▶ [EXCERPT PROVIDED]:
Skylab |
As I write this a rogue satellite is hurtling through the atmosphere and is expected to smash into earth, possibly somewhere in the United States, later tonight. Did I mention that in my high school yearbook I was selected as Most Likely to Be Struck By a Falling Satellite? I'll take my chances, especially since the satellite is far more likely to smash into Bayonne, N.J., birthplace of the real life Rocky whom the news web sites inform me I'll be hearing a great deal more about as an ESPN special and a movie about the "Bayonne Bleeder" come to fruition.
But I digress. What the plummeting parcel of space debris brings to mind, for me at least, is the sometimes cruel sense of humor newspaper people have. Rarely does a tragedy occur that doesn't find newspaper staffers sharing jokes about it within hours.
A case in point. In 1979, I had a supervisor who shall remain nameless but who had, shall we say, issues with his weight. I worked with this fellow for ten years at the New York Post before following him to the New York Daily News, and I'm not ashamed to say he was even a bit of a mentor. But he had a bit of an issue with his weight -- for instance, he went through a phase of bringing salads in to work, smothered in Russian dressing. He also had a daughter who, sad to say, had a bit of an issue with her weight.
And my often non-chubby colleagues, with their sharp journalists' senses, were all too keenly aware of this fellow's issues with his weight. When scientists and the wire services -- this was long before Twitter was a twinkle in its creators' eyes -- one of my colleagues, behind the rotund supervisor's back, where there was plenty of room (slapping myself in face), came up with the idea of appending the appellation "Skylab" to said supervisor's daughter.
The sports department, where I worked at the time, got quite a kick out of this, and it was all they could do in the days before Skylab actually fell to earth in Australia, to not mention the Skylab thing in front of him. So despite their sick sense of humor, I guess they had a touch of humanity as well.
While I'm dwelling on the past, I'd like to mention another newspaper tradition, one which has eluded me through the decades. Today was the last day at work for my colleague Sarah Johnson, who at the ripe old age of 27 (ok, not until tomorrow) is embarking on a solo entrepreneurial career. I got to thinking about how over the years I worked at three newspapers -- roughly ten years at the New York Post, another ten or so at the New York Daily News, and almost 20 at the Bergen Record -- with great, and I mean damn good great -- illustrators. My favorite of them all was Jerry Schlamp of the Daily News, but google him now and all you can find is a little schlampoon here and there. But it was a tradition at all three papers and I'm sure at many others, that when a longtime employee left, either the illustrator or in house cartoonist would make him or her a big cartoon and everybody would sign it.

▶ [DATASET ENTRIES]:
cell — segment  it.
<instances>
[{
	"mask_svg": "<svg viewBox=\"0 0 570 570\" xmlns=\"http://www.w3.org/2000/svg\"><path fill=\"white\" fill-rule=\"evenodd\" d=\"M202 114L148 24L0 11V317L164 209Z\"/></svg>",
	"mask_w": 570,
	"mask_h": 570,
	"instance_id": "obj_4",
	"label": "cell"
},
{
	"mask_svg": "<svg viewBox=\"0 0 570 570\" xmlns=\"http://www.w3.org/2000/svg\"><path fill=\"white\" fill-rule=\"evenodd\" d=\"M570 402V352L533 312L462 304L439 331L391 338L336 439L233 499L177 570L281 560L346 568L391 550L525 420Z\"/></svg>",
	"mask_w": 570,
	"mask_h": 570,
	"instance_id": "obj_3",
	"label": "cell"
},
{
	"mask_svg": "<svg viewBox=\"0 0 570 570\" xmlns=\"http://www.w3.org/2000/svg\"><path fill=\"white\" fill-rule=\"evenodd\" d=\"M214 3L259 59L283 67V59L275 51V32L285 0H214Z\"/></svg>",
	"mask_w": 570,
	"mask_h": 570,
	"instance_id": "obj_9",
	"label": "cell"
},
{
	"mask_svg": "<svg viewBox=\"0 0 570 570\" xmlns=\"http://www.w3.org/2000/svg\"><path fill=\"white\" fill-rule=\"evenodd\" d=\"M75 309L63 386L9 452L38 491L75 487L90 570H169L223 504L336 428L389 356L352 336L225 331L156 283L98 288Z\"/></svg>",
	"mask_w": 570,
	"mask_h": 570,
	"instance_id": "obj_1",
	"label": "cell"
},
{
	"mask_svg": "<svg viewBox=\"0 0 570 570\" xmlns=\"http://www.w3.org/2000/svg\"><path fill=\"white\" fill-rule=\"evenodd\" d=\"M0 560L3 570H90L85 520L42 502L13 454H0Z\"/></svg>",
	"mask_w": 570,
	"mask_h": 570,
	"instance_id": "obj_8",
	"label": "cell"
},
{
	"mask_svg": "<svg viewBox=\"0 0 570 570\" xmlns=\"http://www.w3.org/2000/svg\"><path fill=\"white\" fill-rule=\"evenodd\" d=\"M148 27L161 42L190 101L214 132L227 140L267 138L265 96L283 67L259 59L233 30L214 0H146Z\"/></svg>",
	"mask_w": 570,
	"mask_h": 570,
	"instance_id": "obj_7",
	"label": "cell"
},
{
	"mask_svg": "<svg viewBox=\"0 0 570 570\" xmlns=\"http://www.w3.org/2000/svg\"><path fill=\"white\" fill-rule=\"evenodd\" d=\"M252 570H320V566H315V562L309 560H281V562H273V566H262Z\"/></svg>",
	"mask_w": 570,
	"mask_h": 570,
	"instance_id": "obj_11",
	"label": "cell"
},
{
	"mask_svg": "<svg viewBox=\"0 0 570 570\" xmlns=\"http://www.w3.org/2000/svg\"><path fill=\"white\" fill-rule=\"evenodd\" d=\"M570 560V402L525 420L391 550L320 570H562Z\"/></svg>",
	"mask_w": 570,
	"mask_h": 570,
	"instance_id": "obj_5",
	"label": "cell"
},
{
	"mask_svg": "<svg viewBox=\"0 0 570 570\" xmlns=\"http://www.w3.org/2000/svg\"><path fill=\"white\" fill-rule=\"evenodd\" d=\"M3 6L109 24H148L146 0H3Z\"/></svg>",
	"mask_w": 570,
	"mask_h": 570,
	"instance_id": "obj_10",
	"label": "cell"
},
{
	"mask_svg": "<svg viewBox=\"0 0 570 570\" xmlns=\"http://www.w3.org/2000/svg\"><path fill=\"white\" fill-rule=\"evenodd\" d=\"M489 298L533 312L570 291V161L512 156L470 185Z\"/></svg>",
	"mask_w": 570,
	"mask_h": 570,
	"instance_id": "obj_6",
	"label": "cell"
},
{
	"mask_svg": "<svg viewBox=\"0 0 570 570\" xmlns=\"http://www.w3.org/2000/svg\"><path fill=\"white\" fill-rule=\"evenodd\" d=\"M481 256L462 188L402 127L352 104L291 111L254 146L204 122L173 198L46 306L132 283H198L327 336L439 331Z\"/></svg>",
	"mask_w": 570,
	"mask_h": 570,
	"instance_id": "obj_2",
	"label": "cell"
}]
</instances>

▶ [REQUIREMENT 1]: In the piece titled "Skylab," where did Skylab actually fall to earth?
▶ [REQUIREMENT 2]: Copy the passage of the piece titled "Skylab" word for word, starting at "The sports department, where" and ending at "humanity as well.".

▶ [WRITTEN REPLY 1]: Australia.

▶ [WRITTEN REPLY 2]:
The sports department, where I worked at the time, got quite a kick out of this, and it was all they could do in the days before Skylab actually fell to earth in Australia, to not mention the Skylab thing in front of him. So despite their sick sense of humor, I guess they had a touch of humanity as well.